曇り空
喫茶店の外の席
正装した男がコーヒーを飲みながら、通りを眺めている。
この通りは広場に向かって続いている。
男は曇り空のように陰鬱だけれど、曇のであるからには真っ黒、というわけでもなかった。
外の席を選んだのは、待ち人を見つけやすくするためであろう。
それ以外にこの男が、目立つ場所、人目に付く場にわざわざ出ていくことに理由を求めるのは、困難だと、一目見てわかる。
*
男がコーヒーのおかわり、と固いパンを頼んだ。
おそらくはおかわりだけ頼むつもりだったのだろうが、店に悪いと思ってそうしたのだろう。
実際、男はときたま懐中時計のふたを開けたり閉じたりして、時間を確認してはいたが、どうにもそんなことに意味はないと判り切っているという具合だった。
つまり、彼は判っていたのだろう、最初から。
男がパンを小さくちぎりながら、通りを見ていると、ふと、声が聞こえた気がした。
(すみません。そこ、空いていますか)
丸テーブルの下をのぞき込むと、少し汚れた白い猫がいた。
男は向かいに、椅子があることを確認する。もちろん空いている、が、もし待ち人が来たなら、座ってもらうための席だった。
少し悩んだけれど、猫を座らせたからといって腹を立てるような人ではない。
むしろ、あのひとならば、とても喜ぶのではないかと思った。
だから、
「ええ、どうぞ」と男は答えた。けれど他にも空いている席はあるのに、疑問に思った。そしてすぐにわかった。
猫は音もなく跳躍して、男の膝の上に乗った。男は股を閉じて、両手で猫を支え落ちないように気を遣う。
(助かりました。疲れていて、休みたかったんです)
「構いませんよ」ちら、と店員を見やると、好きにしたら、とでもいうように微笑んだ。
「お店の人もいいって」
(よかった)そういうと猫は男の膝で丸くなる。
男はところどころ、毛についていた泥を撫でながら、落としていて気付いた。
「(この筋肉の柔らかさ、女性だ)」
(私はディートリヒ。広場を見たくて遠くの村から来たの)
「……ディートリヒ? お名前、ですか」
(おかしかったかしら。名前よ。名前がディートリヒ。ドもフォンもないわ)
男は博識ではないけれど、ディートリヒといえば一般的には男性の名前。一般的には、だ。

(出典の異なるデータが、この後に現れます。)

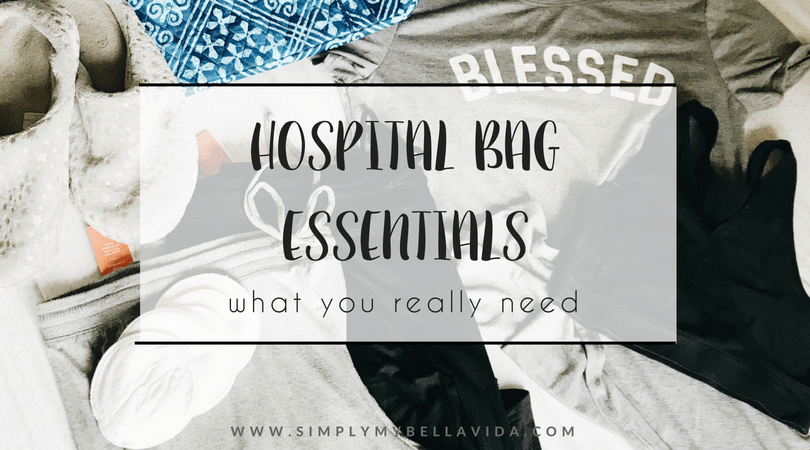 hospital bag checklist what you really need simply my bella vida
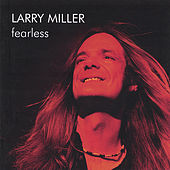 Fearless by Larry Miller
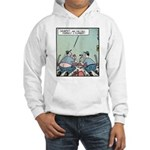 Plumbers butt crack Hooded Sweatshirt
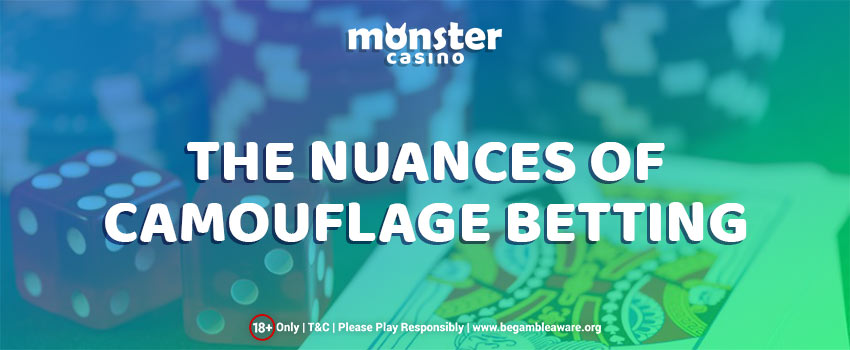 The Nuances of Camouflage Betting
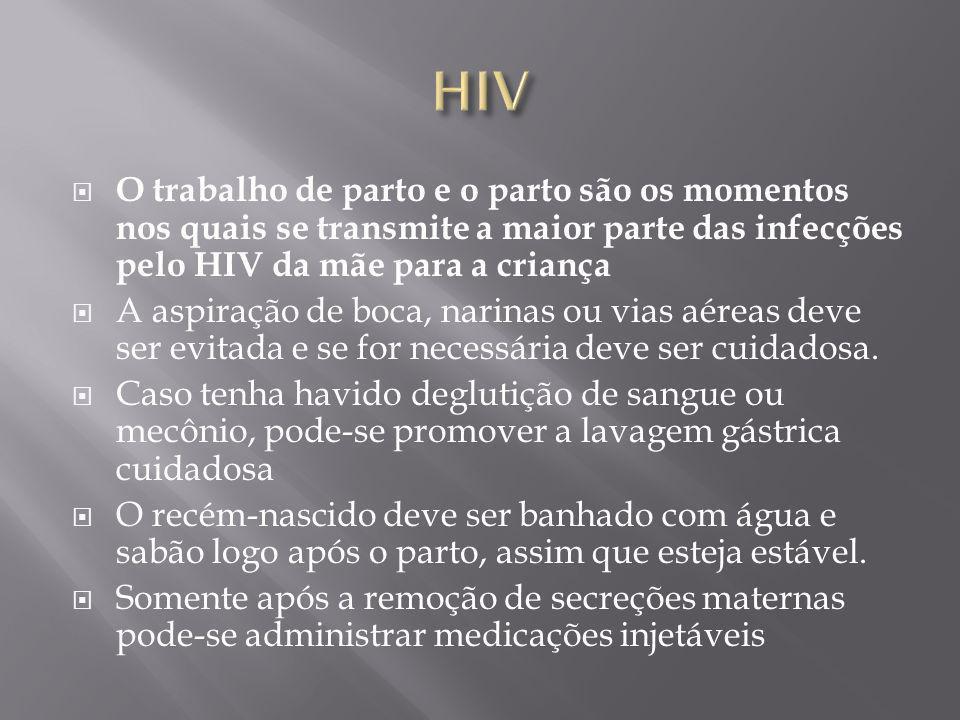 O trabalho de parto e o parto são os momentos nos quais se transmite a maior parte das infecções pelo HIV da mãe para a criança A aspiração de boca, n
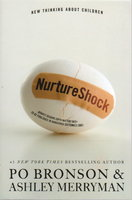NURTURESHOCK: New Thinking About Children. by Bronson, Po and Ashley Merriman.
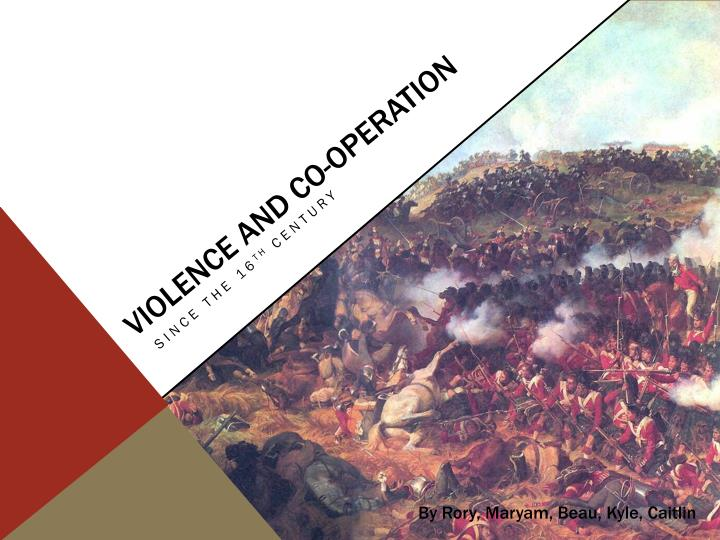 Violence and co operation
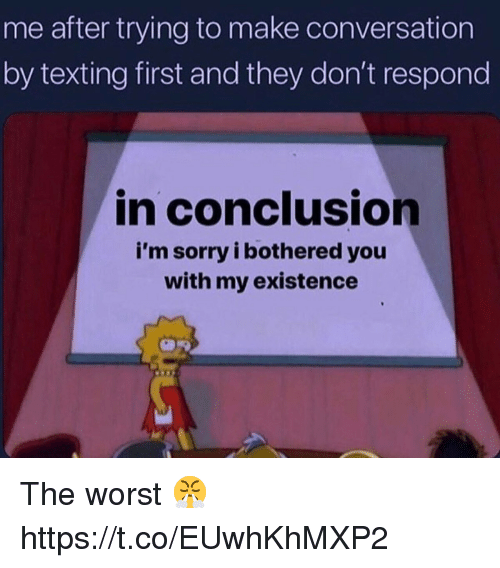 Sorry, Texting, and The Worst: me after trying to make conversation  by texting first and they don't respond  in conclusion  i'm sorry i bothered you  with my existence The worst 😤 https://t.co/EUwhKhMXP2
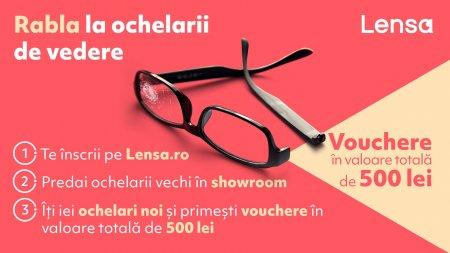 <span style='background:#EDF514'>RABLA</span> la ochelari de vedere 2021! Scapa de ochelarii vechi! Lensa iti ofera vouchere de 500 de lei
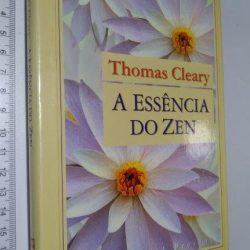 A essência do zen - Thomas Cleary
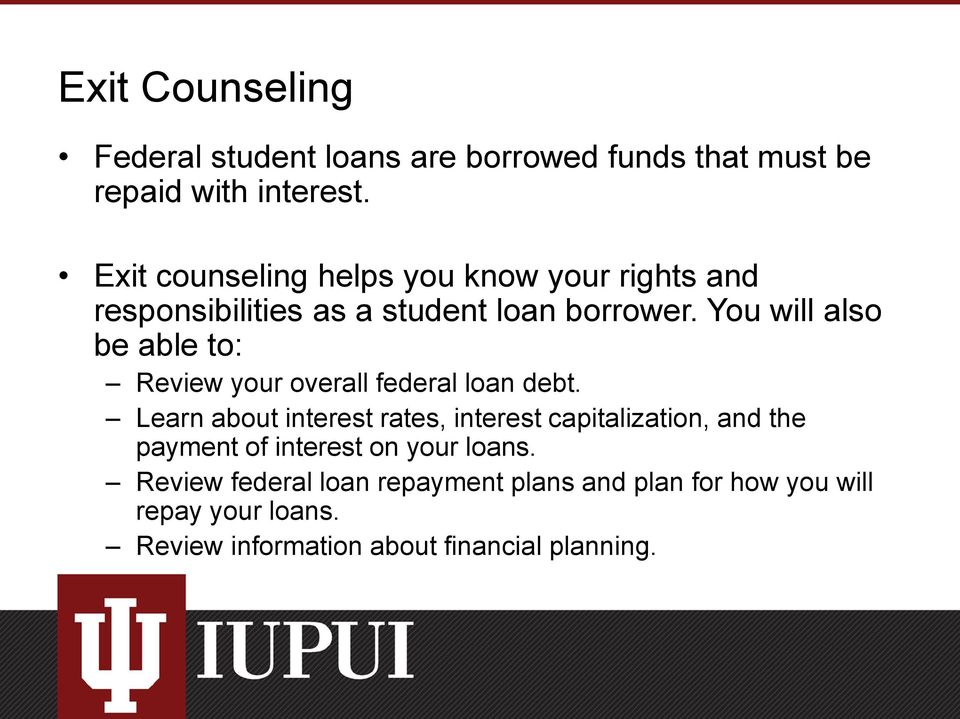 You will also be able to: Review your overall federal loan debt.
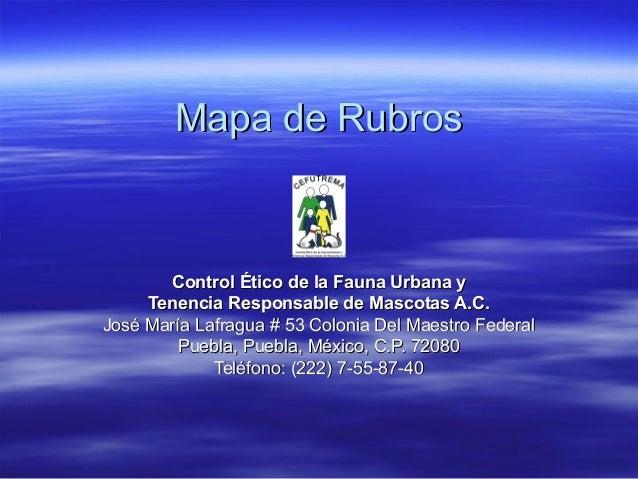 Mapa de RubrosMapa de Rubros Control Ético de la Fauna Urbana yControl Ético de la Fauna Urbana y Tenencia Responsable de ...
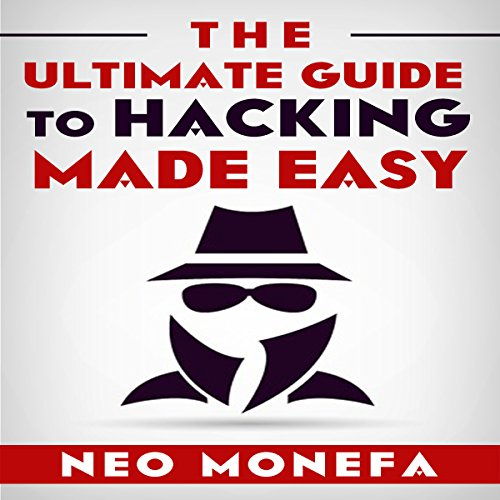 The Ultimate Guide to Hacking Made Easy audiobook cover art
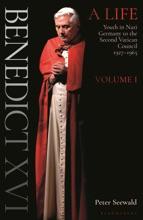 Benedict XVI: A Life Volume One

「ディートリヒ、という名前の女性には一度しかあったことがありません。
その人は、とてもきれいで、とても高潔な精神を持っている方でした」
(そう。会ってみたいわ。……私のことはディーと呼んでくれて構わないわ)
会ってみたい、と言ったとき、男が悲しい顔をしたのを猫は見逃さなかった。
「ディー……。あ、僕テオドリクスと言います。同じ意味ですね」
(フフ、王様の名前ね)
「僕のことはティーと呼んでください」
(ティー? テオドリクスでティー?)猫は少し納得いかないように欠伸をして、
(私はあなたをテオドリクスと呼ぶわ)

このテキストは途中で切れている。